* _THE PROBLEM_
Go through the data below and transcribe it exactly. Omit the images.

* _RAW DATA_
========================================

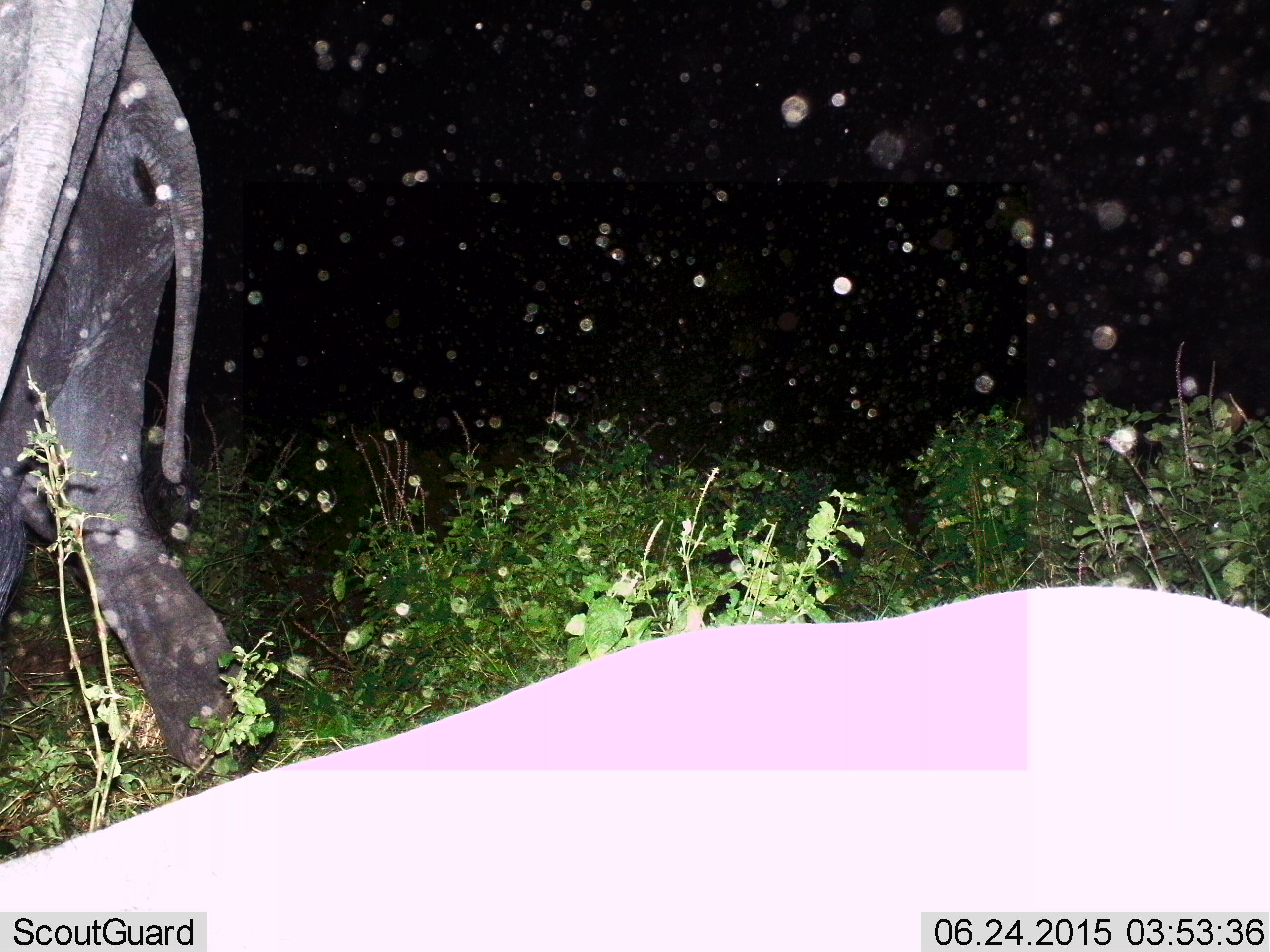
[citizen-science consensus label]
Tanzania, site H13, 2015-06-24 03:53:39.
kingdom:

========================================

* _YOUR SOLUTION_
[citizen-science consensus label]
Tanzania, site H13, 2015-06-24 03:53:39.
kingdom:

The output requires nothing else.